Request, parsing & persistence of a Json flux to display a list of albums using clean architecture & MVVM pattern.
The main inspiration for my application comes from the design of Shakib Ali intituled Workout & Fitness App. I really liked the listing page so I tried to reproduce it.
I also had inspiration from the two following designs :
- Planet of events design mobile app from Vadim Bondarenko and Yakovlevv Design.
- Culttrip from UGEM Design
To be able to provide a great user experience when loading or when an error occurred while fetching the data, I browsed some really great projects, for example :
- Error Illustrations - Empty States Vol 02 from Nimasha Perera
- DAY 62-empty state from Shangnan Zhang
To find the logo to display the current state of my adapter list, I used the website Undraw.
Last, but not least I have found my launcher icon on pixabay.
For, my implementation I used one single Activity with multiple fragments. To go trough the fragment I used the navigation library of Jetpack. We have two fragments :
- ListAlbumFragment, which correspond to the current list of albums
- DetailAlbumFragment, which is the detail of a specific album that we can reach by clicking on an item of the previous Fragment
For the ListAlbumFragment, I tried to provide a nice & efficient user experience, thanks to different states. As soon as, you launch the application a loading screen will appear to help the user to be patient, If you launch the application without having internet, if you have a timeout or a server issue. You will end with a screen which gives you a way to relaunch the request.
If you have internet and the server response well, you will have a fadeOut animation hiding the loading screen and thus reveal the list of images.
The loading of the items is progressive, I load the data by a batch of 15 items and as soon as you reach a certain amount of items the next batch is fetched. The progression and scrolling position are saved by using the SavedStateHandle class.
As soon as you clicked on an item for the previous list you end in the DetailAlbumFragment, which display the detail about the Album.
In the same way of the ListAlbumFragment, we save the albumId with a SavedStateHandle to be able to recover inside the DetailAlbumFragment with the good item if the application has been killed in background.

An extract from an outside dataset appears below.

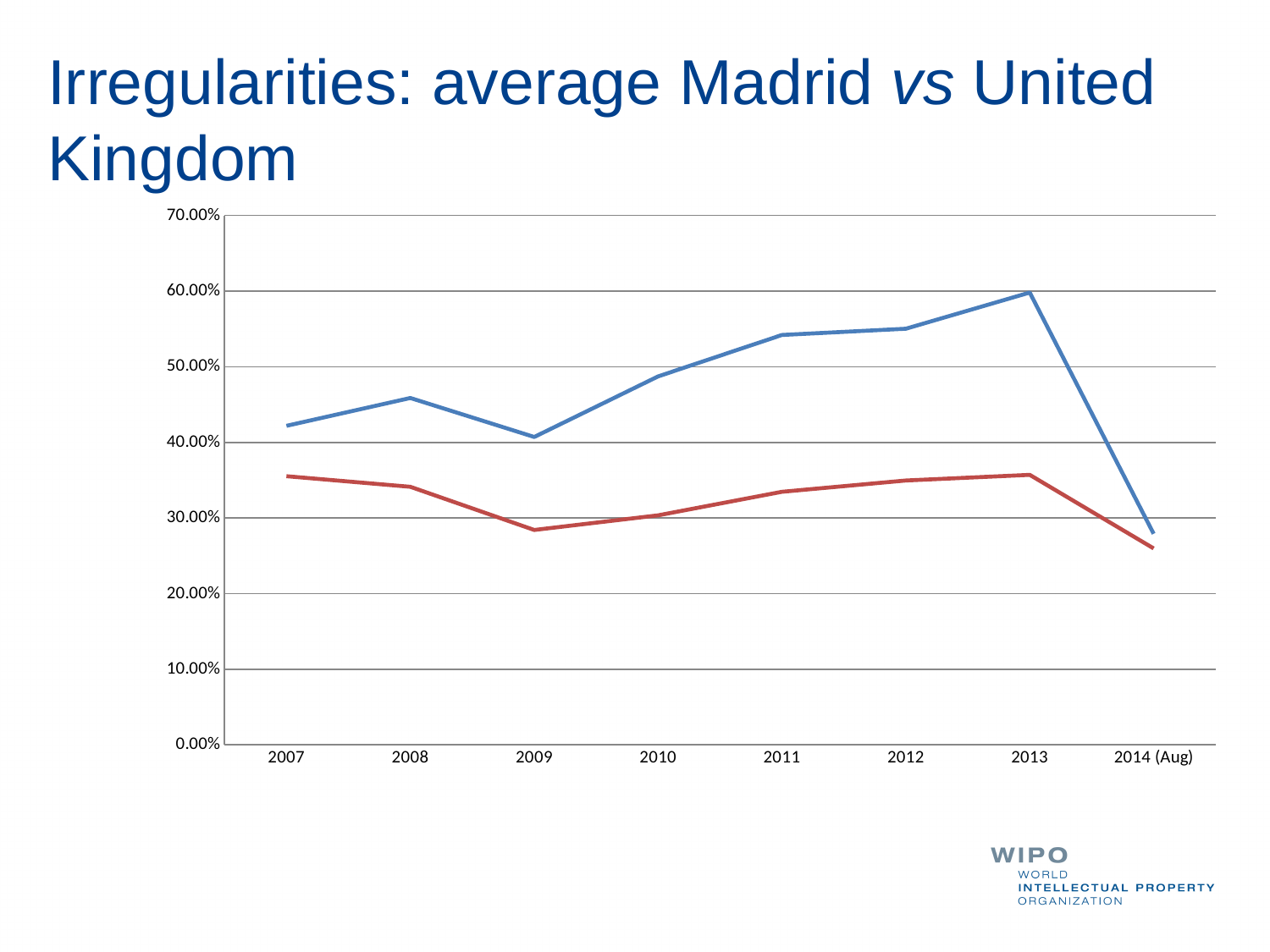
How many points are shown along the x axis of the chart? 8 Is the value of the blue line in 2011 greater or less than 50.00%? greater Does the blue line rise or fall between 2009 and 2013? rise Is the value of the red line in 2007 greater or less than 30.00%? greater Is the value of the red line in 2013 greater or less than 40.00%? less What kind of chart is shown on the slide? line chart At which x-axis point does the blue line reach its lowest value? 2014 (Aug) In which year does the blue line reach its highest value? 2013 How many lines are plotted on the chart? 2 In 2013, which line has the higher value, the blue line or the red line? the blue line Does the blue line rise or fall between 2013 and 2014 (Aug)? fall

For this test, I tried to use a clean architecture following this example and this article. The main objective is to be able to have a great separation of concerns and thus improve the testability of the code. To do so, I have divided this project in 3 layers :
- Domain Layer: The domain package, which is responsible for handling pure Business Logic and defining Entities representing our business models.
- Data Layer: The Data modules will implement the interfaces defined in the Domain layer.
- Presentation Layer: The presentation module which contains our activities/fragments. For the presentation layer I used an MVVM architecture.
- Retrofit: A type-safe HTTP client for Android. I used a moshi converter. I tend to use moshi over gson or jackson since I saw that talk. Moshi seems to better handle accent and error than Gson and is much smaller than Jackson.
- For my database, I chose Room for the efficiency to handle entities and database access.
- Coroutines: Light-weight thread implementation. I like the readability and the simplicity of coroutine.
- To load images, I picked Coil, which released the 1.0 recently. I liked it, because the library is smaller than Glide & Picasso & the library is backed by Kotlin Coroutines.
- Koin: I used Koin for dependency injection.
- I used Barista to ease my UI test writing.
- I had issues with Android KitKat, the library OkHttp dropped the support of Android 4.4 in the latest version. So to be able to have Retrofit working I needed to downgrade & force the version of the OkHttp library.
- I encounter some issues while testing the ViewModels classes, I tried to make an implementation based on Mockito. The result was working, but the tests were flaky, they were failing half the time. The solution was pretty simple, by adding the CoroutineDispatcher used by the ViewModel in the constructor, I was able to use my own Dispatcher for the test and thus succeed to execute more easily and remove Mockito.
- I was using Koin 2.2.0 in the project. This version has been released the 13 October, I tried to add a SavedStateHandle to my ViewModel using the new syntax (they advise to use get() as usual), but I encountered an exception by doing so. So I downgraded to the version to the 2.1.6 where the syntax is a bit different, but works pretty well !
During the test, I read several interesting things like :
- The next release of the RecyclerView library (1.2.0-alpha6 for now) will be able to restore the scrolling position directly, no need to handle it by ourselves.
- An article by the developer of Barista to explain his adventure with Android UI tests.